S2-COMP9-2 - Information Systems Students’ Impressions on Learning Modeling Enterprise Architectures

3. Research Full Paper
Ville Seppänen1 , Mirja Pulkkinen1, Toni Taipalus1, Jarkko Nurmi1
1 University of Jyväskylä

This Full Research Paper presents enterprise architecture (EA) modeling tools utilized in an educational context. EA is a well–known and a commonly used approach for organizational development aiming to improve the alignment of business
operations and information technology. This high level design of information technology (IT) driven business operations lays the foundations on lower level technical activities such as the design and implementation of application programs and features, system boundary interfaces, database distribution and data pipes, and system recovery.
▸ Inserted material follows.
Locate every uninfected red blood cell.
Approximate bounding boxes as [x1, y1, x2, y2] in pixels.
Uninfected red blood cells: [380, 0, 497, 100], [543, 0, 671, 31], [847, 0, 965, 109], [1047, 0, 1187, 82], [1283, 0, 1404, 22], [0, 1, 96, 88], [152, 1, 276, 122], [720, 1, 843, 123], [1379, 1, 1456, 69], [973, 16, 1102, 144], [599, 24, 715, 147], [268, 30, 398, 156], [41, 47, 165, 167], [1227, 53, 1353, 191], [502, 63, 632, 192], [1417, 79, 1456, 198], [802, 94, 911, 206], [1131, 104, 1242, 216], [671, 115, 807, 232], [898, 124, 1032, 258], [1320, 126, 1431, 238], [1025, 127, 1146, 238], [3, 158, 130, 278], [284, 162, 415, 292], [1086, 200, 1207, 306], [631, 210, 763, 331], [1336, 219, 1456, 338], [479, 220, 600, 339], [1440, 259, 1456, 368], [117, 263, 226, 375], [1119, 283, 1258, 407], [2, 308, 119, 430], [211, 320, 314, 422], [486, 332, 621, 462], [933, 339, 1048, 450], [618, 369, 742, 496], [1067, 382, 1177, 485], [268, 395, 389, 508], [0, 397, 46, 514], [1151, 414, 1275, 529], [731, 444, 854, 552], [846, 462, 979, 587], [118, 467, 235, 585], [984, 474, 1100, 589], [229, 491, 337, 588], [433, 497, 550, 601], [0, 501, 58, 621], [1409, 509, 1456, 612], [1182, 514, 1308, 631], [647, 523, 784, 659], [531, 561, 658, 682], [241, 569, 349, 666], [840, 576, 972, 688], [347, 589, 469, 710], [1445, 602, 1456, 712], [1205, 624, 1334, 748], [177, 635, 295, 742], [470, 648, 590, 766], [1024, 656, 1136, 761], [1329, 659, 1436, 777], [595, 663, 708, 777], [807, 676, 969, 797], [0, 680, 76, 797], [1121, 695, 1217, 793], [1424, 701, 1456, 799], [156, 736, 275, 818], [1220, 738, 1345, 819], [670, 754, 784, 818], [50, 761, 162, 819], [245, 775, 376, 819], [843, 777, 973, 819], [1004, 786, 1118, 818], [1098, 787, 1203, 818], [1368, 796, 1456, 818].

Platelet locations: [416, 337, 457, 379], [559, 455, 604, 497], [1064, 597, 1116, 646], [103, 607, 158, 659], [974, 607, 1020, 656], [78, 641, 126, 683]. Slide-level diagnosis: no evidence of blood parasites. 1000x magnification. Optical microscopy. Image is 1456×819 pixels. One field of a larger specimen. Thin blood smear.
Organizations’ architectures are made visible by creating EA artefacts, such as business process diagrams, data models and development roadmaps for the betterment of a holistic understanding and future planning of organizational IT solutions. It follows that IT students as future IT professionals need to understand the high level organizational IT landscape in order to understand, for example, software interface design, feature prioritization, and the evaluation of suitable technologies. Although EA is one of the core competency areas of the academic information systems graduate curriculum, the means of teaching EA are seldom discussed, and studies specifically focusing on modeling EA are lacking. In this paper, we report our experiences on teaching a practical course on EA, and our findings based on data collected from students who took the course. By discussing our findings in relation to a widely acknowledged competency model for graduate degree programs in information systems as well as prior research, we conclude that it is possible to effectively teach the modeling of some of the most essential EA artefacts with different tools. Perhaps most importantly, our findings show that modeling tools that are strict in EA standard conformance are perceived easier to learn and use by students, than merely illustrative tools with lenient or nonexistent conformance checks.